Lo stop agli impianti sciistici di risalita che ne ha bloccato la ripartenza ha mandato su tutte le furie i presidenti di regione interessati e i gestori, oltre che tutto l’indotto. Il divieto del ministro della Salute Roberto Speranza a poche ore dalla riapertura è arrivato per il timore che il ceppo inglese del virus possa diffondersi in modo incontrollato rendendo vani gli sforzi sulla somministrazione dei vaccini. E così, nonostante le proteste, niente scarponi e racchette fino al 5 marzo. Ma c’è anche chi è d’accordo con questa decisione e da sempre rappresenta la montagna più di chiunque altro.

Parliamo del leggendario alpinista Reinhold Messner, che non solo ha lanciato un appello affinché tutti rispettino le regole, ma si è poi augurato che quando sarà possibile tornare in montagna si scelga di favorire un turismo più consapevole.

Messner, per lei la montagna non ha segreti. Con che spirito ha preso la decisione del governo di tornare a chiudere gli impianti?
Per uscire da questa pandemia, e avere la possibilità di tornare in montagna, bisogna frenare. Da noi in Sud Tirolo è tutto chiuso come nel resto d’Italia e sono d’accordo. Anche a me piacerebbe andare a sciare e finire un film che ho in lavorazione, però accetto quello che dicono gli scienziati. Solo così abbiamo la possibilità di uscirne, se stiamo a casa per un certo periodo. Meglio così, che aprire e chiudere continuamente, perché non è possibile riorganizzare in questo modo un turismo invernale.

In queste ore c’è anche chi sfida le restrizioni e riapre. A queste persone esasperate, cosa si sente di dire?
Il problema è che in questa pandemia siamo tutti corresponsabili. La politica ha la grande responsabilità e deve ascoltare i virologi, che però a loro volta sanno molto ma non tutto. Scienza non vuol dire sapere tutto, avere il 100% di sicurezza su cosa fare, ma è il tentativo di dare risposta a certe domande. Sul Covid mi pare che siamo ancora nella fase di ricerca delle risposte. Il vaccino va troppo a rilento, non ne abbiamo ancora abbastanza per tutti, e anche se riusciremo a farlo sicuramente si riaprirà dopo Pasqua.

Lei ha sofferto queste restrizioni?
Io sono fortunato, abito a mille metri, fuori c’è la neve, sono su una una collina di roccia che è un nido d’aquile e posso fare delle piccole escursioni, ma non vado dove c’è altra gente. Mi tengo lontano da tutti, perché non voglio prendere il virus e mi sento corresponsabile per gli altri. Spero che un dopo ci sarà in questa pandemia, però si si riesca a tornare in montagna con un altro atteggiamento. Più lento, nel silenzio, a scoprire la natura selvaggia ma non tutti nello stesso posto.

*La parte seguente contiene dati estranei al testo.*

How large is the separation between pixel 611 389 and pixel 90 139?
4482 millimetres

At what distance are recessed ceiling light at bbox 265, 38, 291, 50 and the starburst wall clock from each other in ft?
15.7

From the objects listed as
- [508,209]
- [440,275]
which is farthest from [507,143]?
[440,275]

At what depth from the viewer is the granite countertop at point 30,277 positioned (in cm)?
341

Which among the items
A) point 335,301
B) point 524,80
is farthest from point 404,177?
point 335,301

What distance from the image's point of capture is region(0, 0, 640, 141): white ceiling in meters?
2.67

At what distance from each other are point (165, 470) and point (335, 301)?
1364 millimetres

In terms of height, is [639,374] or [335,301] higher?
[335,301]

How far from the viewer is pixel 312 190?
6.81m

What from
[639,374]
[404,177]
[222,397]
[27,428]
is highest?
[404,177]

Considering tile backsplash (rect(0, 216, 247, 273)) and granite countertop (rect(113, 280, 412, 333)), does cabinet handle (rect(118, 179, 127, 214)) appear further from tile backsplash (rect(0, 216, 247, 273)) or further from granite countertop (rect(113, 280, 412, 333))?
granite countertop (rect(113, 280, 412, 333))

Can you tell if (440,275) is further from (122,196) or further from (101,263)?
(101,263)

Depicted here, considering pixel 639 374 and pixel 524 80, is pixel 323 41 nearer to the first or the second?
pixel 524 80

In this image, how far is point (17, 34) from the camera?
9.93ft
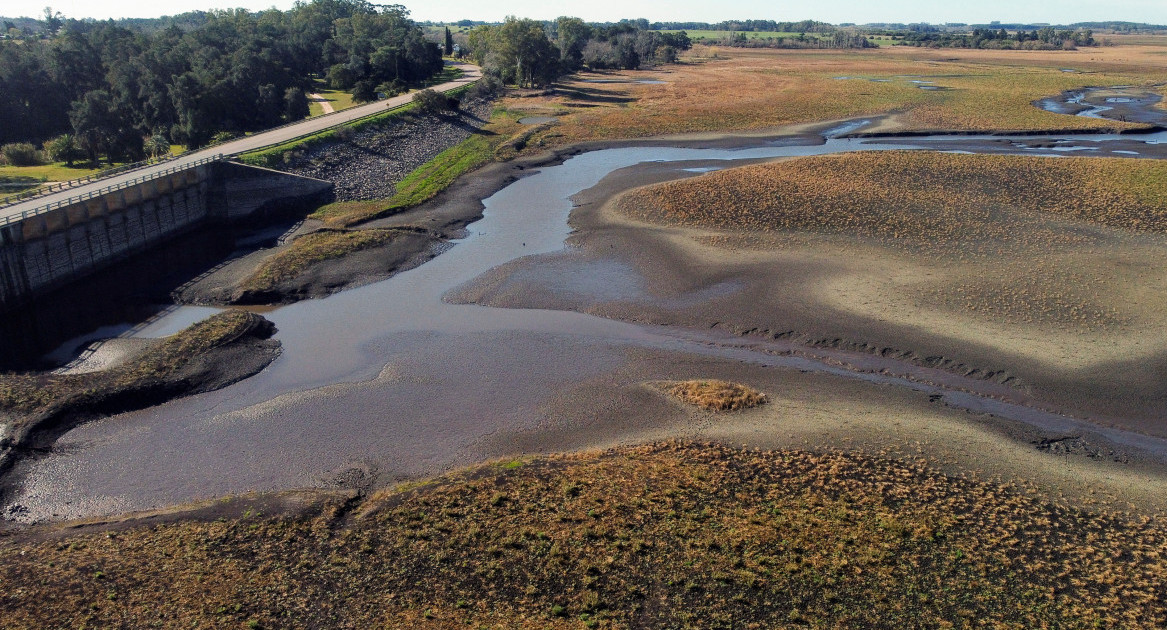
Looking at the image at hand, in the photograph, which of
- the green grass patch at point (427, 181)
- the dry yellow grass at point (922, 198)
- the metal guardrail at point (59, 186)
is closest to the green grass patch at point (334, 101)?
the green grass patch at point (427, 181)

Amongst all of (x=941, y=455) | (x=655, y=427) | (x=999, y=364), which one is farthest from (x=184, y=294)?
(x=999, y=364)

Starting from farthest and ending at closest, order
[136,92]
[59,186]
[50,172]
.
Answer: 1. [136,92]
2. [50,172]
3. [59,186]

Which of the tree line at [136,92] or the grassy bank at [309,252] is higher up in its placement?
the tree line at [136,92]

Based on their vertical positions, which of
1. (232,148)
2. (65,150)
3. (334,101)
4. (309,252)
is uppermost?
(334,101)

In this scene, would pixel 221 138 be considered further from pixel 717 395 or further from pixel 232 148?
pixel 717 395

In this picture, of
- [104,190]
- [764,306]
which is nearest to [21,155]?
[104,190]

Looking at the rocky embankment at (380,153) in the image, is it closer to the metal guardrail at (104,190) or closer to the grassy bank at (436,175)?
the grassy bank at (436,175)

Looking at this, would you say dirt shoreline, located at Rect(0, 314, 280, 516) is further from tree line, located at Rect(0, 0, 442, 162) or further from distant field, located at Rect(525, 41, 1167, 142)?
distant field, located at Rect(525, 41, 1167, 142)
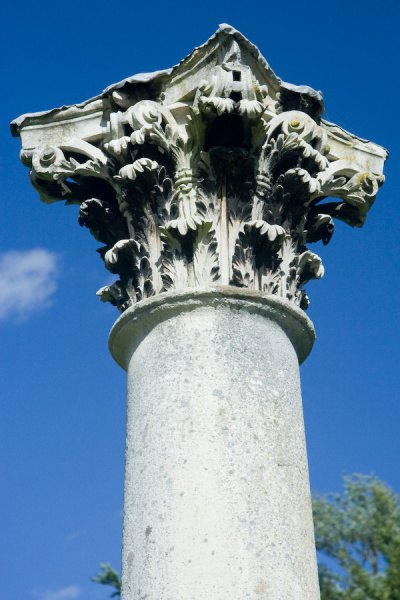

La prossima sfida è il turismo di massa?
Gli influencer sui social sono dannosi, perché fanno pubblicità per concentrare il turismo solo in alcuni posti, che per loro sono i più belli, ma fanno perdere di vista il vero valore della montagna. Bisogna e tutto invece apprezzare tutto l’arco alpino, avendo la possibilità di godere di tutti gli aspetti della montagna. L’industria turistica deve riuscire a dare la possibilità a tutte le vallate di lavorare.

Anche le sue attività hanno risentito delle restrizioni?
Negli ultimi 30 anni ho portato a termine una struttura museale raccontando la montagna, che non è solo l’attività, ma anche la cultura che ci sta dietro. La narrativa che ne facciamo serve per capire la relazione gente-montagna. E anche noi siamo chiusi da un anno e senza sovvenzioni, per cui sarà difficile tornare e speriamo che in estate si possa lavorare o saremo costretti a chiudere per sempre.